CERN Accelerating science

Scientists Observe a New Way for Heavy Mesons to Decay

Researchers working on the LHCb experiment at CERN have achieved a breakthrough in understanding a subatomic particle called the Bc+ meson. They have observed, for the first time, a specific way this meson decays, providing valuable insights into the fundamental forces that govern our universe.

The Bc+ meson stands out in the world of subatomic particles due to its heavyweight composition. It's made of two heavy quarks: a bottom (b) quark and a charm (c) quark. This makes it the heaviest meson (a composite particle made of a quark-antiquark pair) that can only decay through a process called weak interaction. In this process, one of the heavy quarks decays, while the other acts as a spectator.

The newly observed decay involves transforming the Bc+ meson.

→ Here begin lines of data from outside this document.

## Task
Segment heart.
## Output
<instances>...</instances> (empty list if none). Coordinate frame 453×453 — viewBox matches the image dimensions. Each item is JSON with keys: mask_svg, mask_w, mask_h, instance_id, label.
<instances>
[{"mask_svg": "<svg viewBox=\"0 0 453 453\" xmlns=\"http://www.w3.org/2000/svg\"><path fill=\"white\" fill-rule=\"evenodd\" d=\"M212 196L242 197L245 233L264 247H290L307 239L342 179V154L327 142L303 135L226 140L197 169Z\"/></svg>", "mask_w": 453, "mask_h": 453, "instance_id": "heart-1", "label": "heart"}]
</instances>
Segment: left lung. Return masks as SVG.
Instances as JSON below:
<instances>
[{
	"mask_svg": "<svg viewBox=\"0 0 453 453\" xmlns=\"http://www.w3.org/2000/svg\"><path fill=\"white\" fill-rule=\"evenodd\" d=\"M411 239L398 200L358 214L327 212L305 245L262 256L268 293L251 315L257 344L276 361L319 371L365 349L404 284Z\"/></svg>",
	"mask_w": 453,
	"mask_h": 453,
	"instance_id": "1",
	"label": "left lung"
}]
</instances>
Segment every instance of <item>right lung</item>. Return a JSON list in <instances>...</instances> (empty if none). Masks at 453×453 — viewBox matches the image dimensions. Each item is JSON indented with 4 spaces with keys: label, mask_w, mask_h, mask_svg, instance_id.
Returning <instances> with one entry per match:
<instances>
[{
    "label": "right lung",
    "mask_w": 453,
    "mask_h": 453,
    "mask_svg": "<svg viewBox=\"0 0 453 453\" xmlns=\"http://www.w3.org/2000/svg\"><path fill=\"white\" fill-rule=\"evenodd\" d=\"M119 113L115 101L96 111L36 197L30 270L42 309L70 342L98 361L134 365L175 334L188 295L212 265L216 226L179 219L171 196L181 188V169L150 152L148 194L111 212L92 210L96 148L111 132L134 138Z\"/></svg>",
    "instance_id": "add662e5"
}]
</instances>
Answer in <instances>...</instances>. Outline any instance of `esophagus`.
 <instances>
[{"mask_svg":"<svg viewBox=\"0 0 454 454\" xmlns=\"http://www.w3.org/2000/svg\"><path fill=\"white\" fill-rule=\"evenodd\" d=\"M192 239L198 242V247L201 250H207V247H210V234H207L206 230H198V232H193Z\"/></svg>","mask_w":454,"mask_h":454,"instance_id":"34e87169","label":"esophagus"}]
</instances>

It breaks down into a charmonium particle (J/ψ) and two lighter particles: a positively charged pion (π+) and a neutral pion (π⁰). This is the simplest way a Bc+ meson can decay into charmonium and an even number of lighter particles. The decay process shows a contribution from an intermediate particle, a ρ+ meson that forms for a brief moment before decaying to the pair of pions.

Figure 1: Diagram for the decays of the BC+ meson into the J/ψ meson and light hadrons.

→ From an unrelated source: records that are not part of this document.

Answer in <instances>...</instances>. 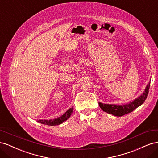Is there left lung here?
<instances>
[{"mask_svg": "<svg viewBox=\"0 0 158 158\" xmlns=\"http://www.w3.org/2000/svg\"><path fill=\"white\" fill-rule=\"evenodd\" d=\"M150 85V84L149 83L147 85L146 88L143 94L130 103L123 105V106H117V105H109L99 103V107H101L103 111L107 113L113 114V115L117 117H122L125 115V114L132 112L134 110L136 109L138 107L140 106L145 102L148 92H149Z\"/></svg>", "mask_w": 158, "mask_h": 158, "instance_id": "left-lung-1", "label": "left lung"}]
</instances>
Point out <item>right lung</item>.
<instances>
[{"instance_id": "obj_1", "label": "right lung", "mask_w": 158, "mask_h": 158, "mask_svg": "<svg viewBox=\"0 0 158 158\" xmlns=\"http://www.w3.org/2000/svg\"><path fill=\"white\" fill-rule=\"evenodd\" d=\"M73 108L69 109L68 111L63 114V115H62L58 118L51 119V120H39L38 122L41 124H44V125H49V126L59 125L60 124L63 123L64 121L67 120V119L70 117L72 113H73Z\"/></svg>"}]
</instances>
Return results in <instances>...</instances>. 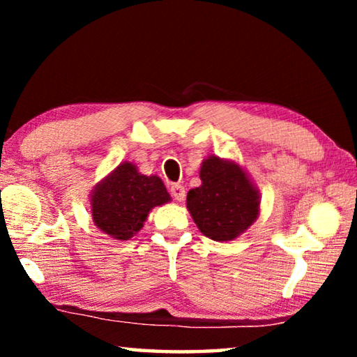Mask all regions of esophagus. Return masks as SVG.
<instances>
[{"label":"esophagus","instance_id":"1","mask_svg":"<svg viewBox=\"0 0 357 357\" xmlns=\"http://www.w3.org/2000/svg\"><path fill=\"white\" fill-rule=\"evenodd\" d=\"M170 193H172V197L177 199V202H183L185 199V187L180 183H174L172 187H170Z\"/></svg>","mask_w":357,"mask_h":357}]
</instances>
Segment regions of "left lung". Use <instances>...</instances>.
Masks as SVG:
<instances>
[{"label": "left lung", "mask_w": 357, "mask_h": 357, "mask_svg": "<svg viewBox=\"0 0 357 357\" xmlns=\"http://www.w3.org/2000/svg\"><path fill=\"white\" fill-rule=\"evenodd\" d=\"M202 185L187 195V208L203 236L237 238L260 214V192L236 160L209 155L199 167Z\"/></svg>", "instance_id": "left-lung-1"}]
</instances>
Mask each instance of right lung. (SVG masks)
<instances>
[{"label":"right lung","instance_id":"obj_1","mask_svg":"<svg viewBox=\"0 0 357 357\" xmlns=\"http://www.w3.org/2000/svg\"><path fill=\"white\" fill-rule=\"evenodd\" d=\"M170 202L158 175H143L133 162H121L91 193L92 221L116 241H130L144 226L154 206Z\"/></svg>","mask_w":357,"mask_h":357}]
</instances>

This discovery holds significance for several reasons. First, it fills a theoretical gap. This decay mode was predicted by theorists but never observed before. Precise measurements of this decay will allow scientists to compare theory and experiment, refining our understanding of the weak interaction. More specifically, measurements of e+e annihilation into two pions in the ρ mass region (like in the Bc decay reported today) are crucial for the prediction of results from the Fermilab g-2 experiment in the framework of the Standard Model. A precise measurement of the Bc+ →J/ψ π+π0 decay allows a more profound understanding of its possible contribution as a background source for the study of other decays of Bc mesons, as well as rare decays of B0 mesons.

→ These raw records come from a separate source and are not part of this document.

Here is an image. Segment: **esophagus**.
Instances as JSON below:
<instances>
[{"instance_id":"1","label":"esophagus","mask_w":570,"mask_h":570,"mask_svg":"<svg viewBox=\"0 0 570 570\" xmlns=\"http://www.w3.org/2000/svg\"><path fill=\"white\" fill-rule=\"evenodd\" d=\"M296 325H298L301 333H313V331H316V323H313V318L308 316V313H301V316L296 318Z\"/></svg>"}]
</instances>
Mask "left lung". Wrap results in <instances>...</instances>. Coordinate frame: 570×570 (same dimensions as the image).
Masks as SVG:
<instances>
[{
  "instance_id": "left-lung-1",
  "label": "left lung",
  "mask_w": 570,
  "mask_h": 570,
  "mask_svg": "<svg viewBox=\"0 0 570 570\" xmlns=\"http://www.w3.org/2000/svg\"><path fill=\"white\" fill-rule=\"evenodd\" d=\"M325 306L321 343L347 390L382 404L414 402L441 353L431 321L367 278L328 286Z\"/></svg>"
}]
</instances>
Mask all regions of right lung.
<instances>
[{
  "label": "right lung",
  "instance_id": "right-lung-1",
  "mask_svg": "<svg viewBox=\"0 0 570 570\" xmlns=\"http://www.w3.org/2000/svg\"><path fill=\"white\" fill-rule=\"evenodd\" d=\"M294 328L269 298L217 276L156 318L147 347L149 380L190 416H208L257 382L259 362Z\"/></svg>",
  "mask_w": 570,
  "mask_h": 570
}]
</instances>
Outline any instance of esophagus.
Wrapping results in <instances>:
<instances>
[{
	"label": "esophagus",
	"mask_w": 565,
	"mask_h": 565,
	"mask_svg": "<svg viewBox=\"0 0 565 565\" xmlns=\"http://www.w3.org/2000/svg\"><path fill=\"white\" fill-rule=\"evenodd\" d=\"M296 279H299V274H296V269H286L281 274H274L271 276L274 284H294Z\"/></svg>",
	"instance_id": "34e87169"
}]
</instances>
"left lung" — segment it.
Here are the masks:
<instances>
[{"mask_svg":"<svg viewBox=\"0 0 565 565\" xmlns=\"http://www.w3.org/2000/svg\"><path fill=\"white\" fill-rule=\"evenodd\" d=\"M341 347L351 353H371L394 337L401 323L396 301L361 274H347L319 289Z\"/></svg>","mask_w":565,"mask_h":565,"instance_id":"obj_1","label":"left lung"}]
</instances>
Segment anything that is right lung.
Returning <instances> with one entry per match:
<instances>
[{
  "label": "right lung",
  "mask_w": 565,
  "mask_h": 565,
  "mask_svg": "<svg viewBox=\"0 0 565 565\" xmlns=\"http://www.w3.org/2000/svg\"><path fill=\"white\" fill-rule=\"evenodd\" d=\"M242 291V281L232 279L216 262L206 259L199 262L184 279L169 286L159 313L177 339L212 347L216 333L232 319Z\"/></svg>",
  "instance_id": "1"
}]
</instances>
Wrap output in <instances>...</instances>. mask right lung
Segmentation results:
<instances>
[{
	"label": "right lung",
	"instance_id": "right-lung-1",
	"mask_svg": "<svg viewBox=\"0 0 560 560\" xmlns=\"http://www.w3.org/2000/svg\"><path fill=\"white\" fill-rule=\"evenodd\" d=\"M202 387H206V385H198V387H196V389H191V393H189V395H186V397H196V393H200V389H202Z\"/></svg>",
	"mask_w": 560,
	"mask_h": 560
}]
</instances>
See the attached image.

The image above shows the J/ψ π+π0 mass spectrum, which is clearly clustered around the Bc+ mass. The π+π0  mass combination of pions from this decay clusters around the ρ meson mass, as shown in the image.


Second, the decay of the Bc+ meson into J/ψ and two pions has connections beyond this specific particle. It is related to other fundamental processes, such as the decay of the tau lepton and the annihilation of electrons and positrons. Studying this decay helps us understand these other processes better.

Finally, this decay could potentially mimic other, rarer decays of Bc+ mesons and B0 mesons. Understanding this decay mode will improve the ability of scientists to identify and study these rare decays more effectively.


LHCb physicists measured the ratio of the branching fraction of the new decay to that of the Bc→ J/ψ π+ and obtained a value of 2.80±0.15±0.11±0.16. The measured ratio has been calculated by various theorists over the last 30 years. Now these predictions can be compared with experimental measurements. The comparison of the LHCb result with these calculations is shown in the right-hand image above. Most of the predictions are confirmed by this new measurement.

The success of this research is due in part to the capabilities of the LHCb experiment. The large amount of data collected by the LHCb, combined with its powerful detector, allows scientists to observe rare and complex particle interactions like this decay in exquisite detail. This discovery adds to the impressive list of Bc+ meson decay modes observed by LHCb. With 18 out of the 20 known decay modes discovered by this experiment, LHCb is leading the way in unravelling the secrets of this fascinating particle.